Fallin wouldn't indicate how much of a cut she is proposing in the state's top bracket of 5.25 percent. But she said it will be much more modest than her idea last year.
“I laid forth a strategic plan for lowering our income tax,” Fallin told The Oklahoman. “There wasn't the legislative will at the time. I think this year hopefully that there will be legislative will to make a simpler, reasonable cut in our income tax and take it a year at a time.”
Fallin said her personal income tax plan would be a modest cut and would be a one-time reduction.
“The reason for that is there is so much uncertainty in Washington with the gridlock in Congress and certainly with the sequestration … the debt ceiling, the debts of our nation … it's becoming more challenging … for all governors across our nation to know … what the federal funds will be coming to our states,” Fallin said.
A last-minute “fiscal cliff” deal avoided federal cuts from being implemented earlier this month and pushed back the deadline for spending cuts until March 1. If a deal isn't reached, then the “federal cliff,” or sequestration, could result in Oklahoma losing $137 million in direct federal funding as a result of automatic, governmentwide spending cuts.

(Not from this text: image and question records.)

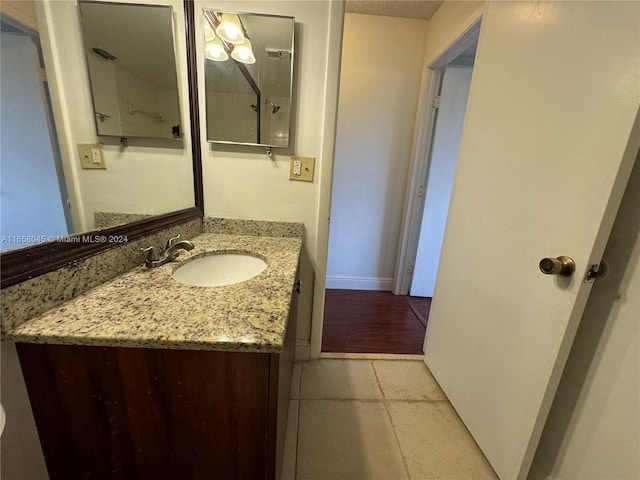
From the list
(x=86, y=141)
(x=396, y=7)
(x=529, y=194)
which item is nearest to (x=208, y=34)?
(x=86, y=141)

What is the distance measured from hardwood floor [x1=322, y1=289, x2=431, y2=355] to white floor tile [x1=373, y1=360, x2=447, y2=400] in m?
0.13

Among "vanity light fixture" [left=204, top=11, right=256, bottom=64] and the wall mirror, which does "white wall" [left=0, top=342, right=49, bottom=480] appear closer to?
the wall mirror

“We'll be right in the middle of our legislative session after we've already laid out what we proposed as our budget,” Fallin said. “Congress could come back and make cuts with sequestration.
“I've warned all of our Cabinet secretaries we've got to be conservative in our approach in our spending because we could see cuts coming from the federal government,” she said.
Lawmakers are expected to have nearly $7 billion, or about $170 million more than last year, to appropriate this year, based on preliminary revenue projections from the Oklahoma Tax Commission. A final estimate will be issued next month.
Agencies have made budget requests totaling an increase of about $1.4 billion for the 2014 fiscal year, which begins July 1.
“There are a lot of people out there wanting to start or expand new programs,” she said.
Fallin's income tax proposal was among several discussed by lawmakers last year. Some depended on eliminating tax credits and deductions, which lawmakers backed off of after hearing complaints from businesses and individual taxpayers. More modest proposals were pitched in the last days of the session, but lawmakers adjourned without agreeing on an income tax reduction.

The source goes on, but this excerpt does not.